■ Extracted data ■

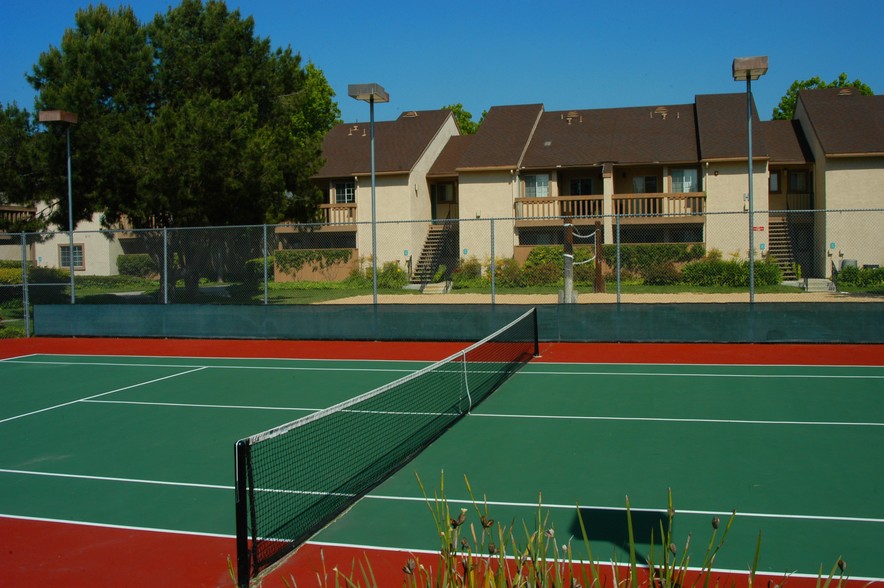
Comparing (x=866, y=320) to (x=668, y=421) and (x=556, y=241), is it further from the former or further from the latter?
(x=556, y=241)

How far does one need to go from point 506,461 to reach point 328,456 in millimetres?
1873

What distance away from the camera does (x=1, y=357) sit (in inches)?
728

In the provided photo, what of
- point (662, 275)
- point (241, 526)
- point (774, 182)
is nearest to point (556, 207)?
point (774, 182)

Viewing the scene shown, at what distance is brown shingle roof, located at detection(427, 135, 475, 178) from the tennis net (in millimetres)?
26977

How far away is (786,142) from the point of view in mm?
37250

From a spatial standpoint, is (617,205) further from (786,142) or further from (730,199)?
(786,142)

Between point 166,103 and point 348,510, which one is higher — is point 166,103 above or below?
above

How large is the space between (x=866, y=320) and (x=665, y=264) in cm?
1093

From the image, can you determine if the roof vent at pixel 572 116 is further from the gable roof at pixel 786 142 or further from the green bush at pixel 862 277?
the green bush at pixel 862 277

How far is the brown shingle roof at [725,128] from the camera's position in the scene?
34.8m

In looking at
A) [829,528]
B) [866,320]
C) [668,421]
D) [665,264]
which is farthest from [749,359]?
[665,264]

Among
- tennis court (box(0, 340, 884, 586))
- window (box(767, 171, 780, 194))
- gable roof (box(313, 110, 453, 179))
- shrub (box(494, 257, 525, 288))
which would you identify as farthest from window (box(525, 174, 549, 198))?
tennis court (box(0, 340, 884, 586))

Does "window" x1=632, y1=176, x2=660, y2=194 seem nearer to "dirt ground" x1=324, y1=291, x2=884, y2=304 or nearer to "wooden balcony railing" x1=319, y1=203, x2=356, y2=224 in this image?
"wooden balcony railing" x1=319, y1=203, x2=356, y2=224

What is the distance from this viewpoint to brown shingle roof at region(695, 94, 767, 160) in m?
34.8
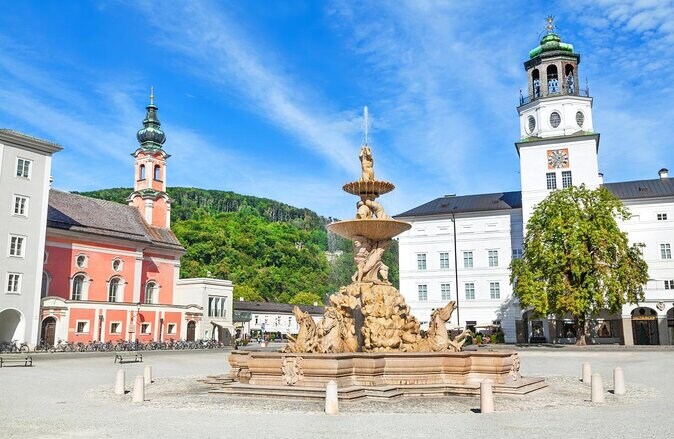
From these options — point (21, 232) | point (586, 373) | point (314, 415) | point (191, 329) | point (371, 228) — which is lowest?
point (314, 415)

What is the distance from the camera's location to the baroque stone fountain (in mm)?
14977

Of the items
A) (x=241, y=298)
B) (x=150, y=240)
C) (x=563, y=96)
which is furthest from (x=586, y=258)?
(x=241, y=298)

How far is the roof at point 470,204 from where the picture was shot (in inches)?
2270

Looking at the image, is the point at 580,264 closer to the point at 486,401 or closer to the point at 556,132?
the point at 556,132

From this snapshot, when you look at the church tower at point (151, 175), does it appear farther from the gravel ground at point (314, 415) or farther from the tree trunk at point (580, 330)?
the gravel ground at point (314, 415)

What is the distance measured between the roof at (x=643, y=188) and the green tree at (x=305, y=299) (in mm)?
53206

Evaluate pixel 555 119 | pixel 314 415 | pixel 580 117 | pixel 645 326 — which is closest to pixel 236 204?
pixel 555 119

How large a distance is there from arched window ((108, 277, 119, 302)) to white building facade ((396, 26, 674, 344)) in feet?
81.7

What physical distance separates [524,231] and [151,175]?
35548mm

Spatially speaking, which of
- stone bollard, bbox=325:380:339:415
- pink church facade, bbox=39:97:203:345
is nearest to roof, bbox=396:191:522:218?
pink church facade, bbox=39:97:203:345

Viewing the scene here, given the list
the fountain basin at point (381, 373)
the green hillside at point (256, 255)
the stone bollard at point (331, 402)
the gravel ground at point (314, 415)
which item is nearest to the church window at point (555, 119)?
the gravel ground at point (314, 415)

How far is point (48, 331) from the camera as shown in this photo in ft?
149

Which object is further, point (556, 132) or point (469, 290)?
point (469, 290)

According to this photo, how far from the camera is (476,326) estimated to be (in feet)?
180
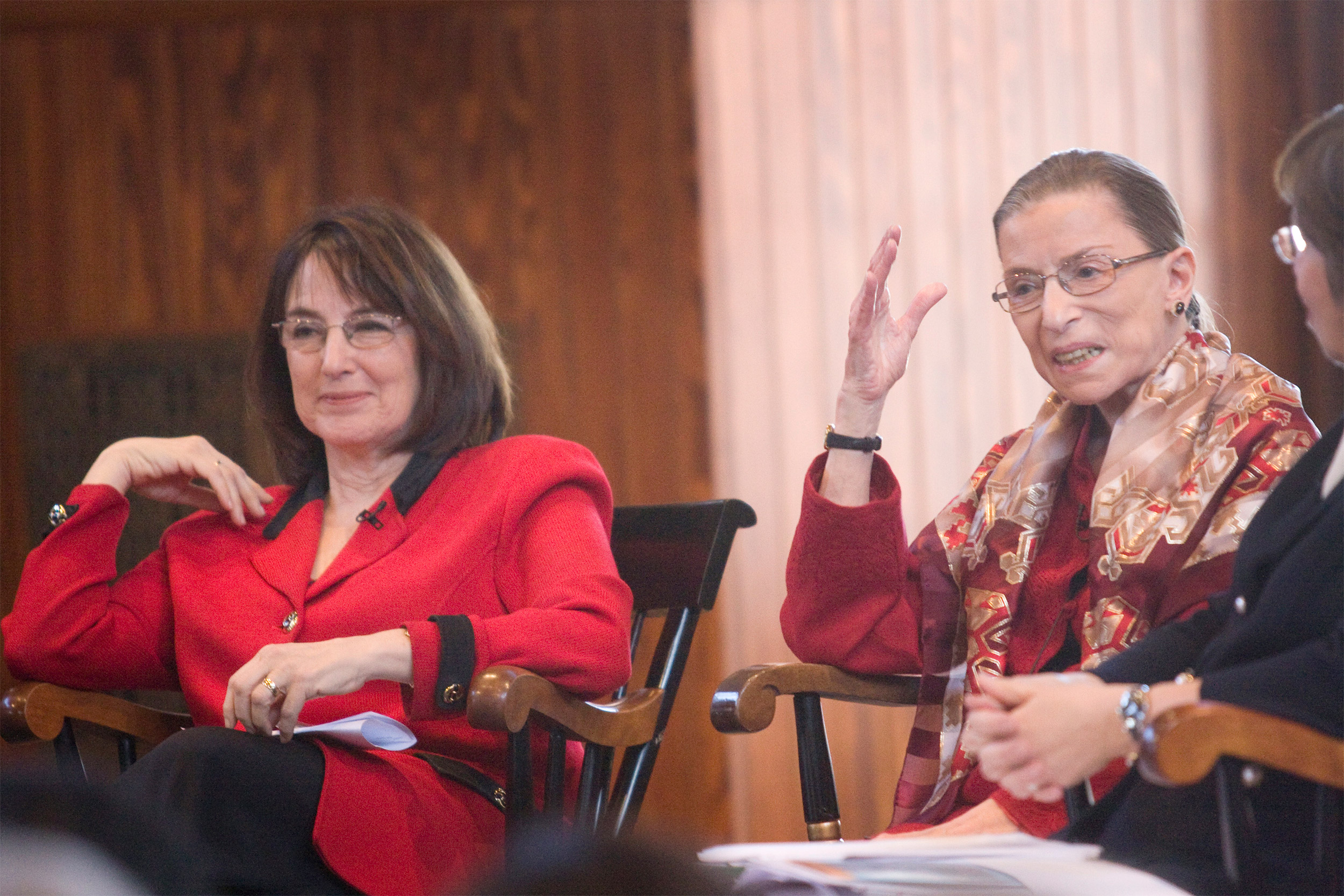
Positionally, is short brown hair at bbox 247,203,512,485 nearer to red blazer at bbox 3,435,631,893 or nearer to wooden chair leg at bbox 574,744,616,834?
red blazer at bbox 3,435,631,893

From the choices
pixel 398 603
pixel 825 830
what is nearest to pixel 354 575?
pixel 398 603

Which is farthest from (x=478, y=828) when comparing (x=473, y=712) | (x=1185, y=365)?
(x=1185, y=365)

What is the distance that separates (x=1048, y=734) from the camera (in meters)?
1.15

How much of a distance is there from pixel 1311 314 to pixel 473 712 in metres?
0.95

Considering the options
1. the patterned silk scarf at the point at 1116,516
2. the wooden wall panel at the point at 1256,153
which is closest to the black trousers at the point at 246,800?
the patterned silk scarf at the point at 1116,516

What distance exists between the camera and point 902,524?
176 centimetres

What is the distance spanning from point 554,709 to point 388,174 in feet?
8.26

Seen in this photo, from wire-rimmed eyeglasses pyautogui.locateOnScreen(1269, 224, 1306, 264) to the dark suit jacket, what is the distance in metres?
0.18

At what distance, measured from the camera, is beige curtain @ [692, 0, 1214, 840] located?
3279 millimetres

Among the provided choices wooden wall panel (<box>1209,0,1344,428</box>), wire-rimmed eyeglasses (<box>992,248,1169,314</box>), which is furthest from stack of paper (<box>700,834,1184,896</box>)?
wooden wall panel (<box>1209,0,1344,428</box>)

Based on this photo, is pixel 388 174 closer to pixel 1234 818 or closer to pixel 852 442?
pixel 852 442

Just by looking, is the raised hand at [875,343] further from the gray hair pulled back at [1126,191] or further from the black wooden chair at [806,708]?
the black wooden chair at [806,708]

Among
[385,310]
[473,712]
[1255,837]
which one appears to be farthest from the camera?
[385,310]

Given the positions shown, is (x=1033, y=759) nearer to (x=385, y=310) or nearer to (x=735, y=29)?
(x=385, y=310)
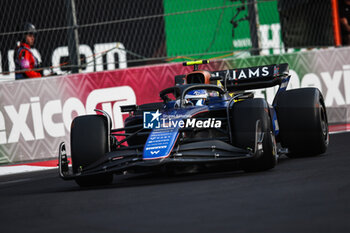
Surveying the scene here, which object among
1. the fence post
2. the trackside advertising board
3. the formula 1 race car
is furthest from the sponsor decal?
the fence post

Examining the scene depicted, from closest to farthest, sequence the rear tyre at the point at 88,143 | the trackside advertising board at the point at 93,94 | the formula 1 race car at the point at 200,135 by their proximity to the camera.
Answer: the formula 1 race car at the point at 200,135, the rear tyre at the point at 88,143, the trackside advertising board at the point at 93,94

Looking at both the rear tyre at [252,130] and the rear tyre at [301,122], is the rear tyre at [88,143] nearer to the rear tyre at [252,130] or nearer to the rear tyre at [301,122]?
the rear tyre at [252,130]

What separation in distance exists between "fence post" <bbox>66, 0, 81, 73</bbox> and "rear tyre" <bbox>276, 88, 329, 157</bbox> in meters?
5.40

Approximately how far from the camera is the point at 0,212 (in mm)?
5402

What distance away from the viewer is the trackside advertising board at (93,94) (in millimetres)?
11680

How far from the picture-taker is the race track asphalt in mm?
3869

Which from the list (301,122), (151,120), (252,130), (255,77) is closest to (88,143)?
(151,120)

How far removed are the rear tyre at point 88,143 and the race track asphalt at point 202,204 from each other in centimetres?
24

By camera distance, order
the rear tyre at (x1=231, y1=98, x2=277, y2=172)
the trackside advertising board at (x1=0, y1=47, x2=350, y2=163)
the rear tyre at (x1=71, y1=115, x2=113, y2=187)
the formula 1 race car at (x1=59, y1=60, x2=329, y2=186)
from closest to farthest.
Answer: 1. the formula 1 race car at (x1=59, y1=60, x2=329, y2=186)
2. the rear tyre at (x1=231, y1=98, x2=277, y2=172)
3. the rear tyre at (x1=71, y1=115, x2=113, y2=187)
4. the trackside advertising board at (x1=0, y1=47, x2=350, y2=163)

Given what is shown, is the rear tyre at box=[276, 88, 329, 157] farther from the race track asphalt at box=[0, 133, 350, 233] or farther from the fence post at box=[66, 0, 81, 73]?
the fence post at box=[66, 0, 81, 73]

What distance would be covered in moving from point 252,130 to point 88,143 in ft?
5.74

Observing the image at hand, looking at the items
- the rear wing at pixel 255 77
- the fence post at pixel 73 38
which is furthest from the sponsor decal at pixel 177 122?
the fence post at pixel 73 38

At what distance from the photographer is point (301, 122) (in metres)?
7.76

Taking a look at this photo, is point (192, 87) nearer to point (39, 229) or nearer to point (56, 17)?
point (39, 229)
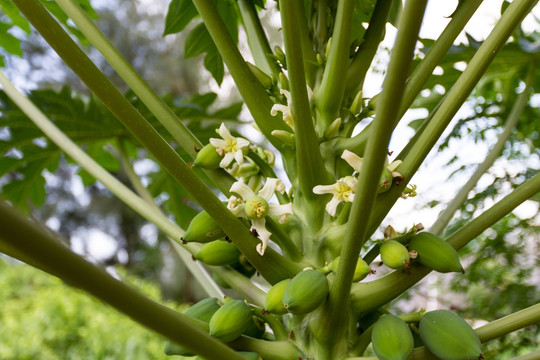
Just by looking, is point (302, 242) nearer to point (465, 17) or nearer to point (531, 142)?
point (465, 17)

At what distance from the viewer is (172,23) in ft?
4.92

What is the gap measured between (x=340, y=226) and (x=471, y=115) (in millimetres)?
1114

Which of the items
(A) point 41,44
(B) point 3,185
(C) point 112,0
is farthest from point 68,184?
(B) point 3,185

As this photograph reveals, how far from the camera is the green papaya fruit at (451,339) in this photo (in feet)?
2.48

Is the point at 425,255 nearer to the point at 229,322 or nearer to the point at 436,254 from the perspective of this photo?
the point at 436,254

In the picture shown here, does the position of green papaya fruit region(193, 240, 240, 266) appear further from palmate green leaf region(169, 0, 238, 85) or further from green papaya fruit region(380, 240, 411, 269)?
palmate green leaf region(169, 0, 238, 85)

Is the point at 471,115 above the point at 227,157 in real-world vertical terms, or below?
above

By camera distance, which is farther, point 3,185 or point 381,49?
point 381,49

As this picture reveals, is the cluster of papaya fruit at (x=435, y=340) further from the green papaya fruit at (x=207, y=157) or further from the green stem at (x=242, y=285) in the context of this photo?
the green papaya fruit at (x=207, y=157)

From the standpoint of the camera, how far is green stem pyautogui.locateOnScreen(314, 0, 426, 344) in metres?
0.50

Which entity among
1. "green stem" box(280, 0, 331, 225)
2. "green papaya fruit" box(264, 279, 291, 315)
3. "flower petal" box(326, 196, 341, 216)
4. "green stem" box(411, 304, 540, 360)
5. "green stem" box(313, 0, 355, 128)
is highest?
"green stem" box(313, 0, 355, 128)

■ What is required ■
Locate each line in the rows above that contains the string "list" and copy those lines. The match is case-sensitive.

■ The reply ■
Viewing the scene here, given the list
Which from the list (301,122), (151,120), (252,130), (255,77) is closest to (88,143)?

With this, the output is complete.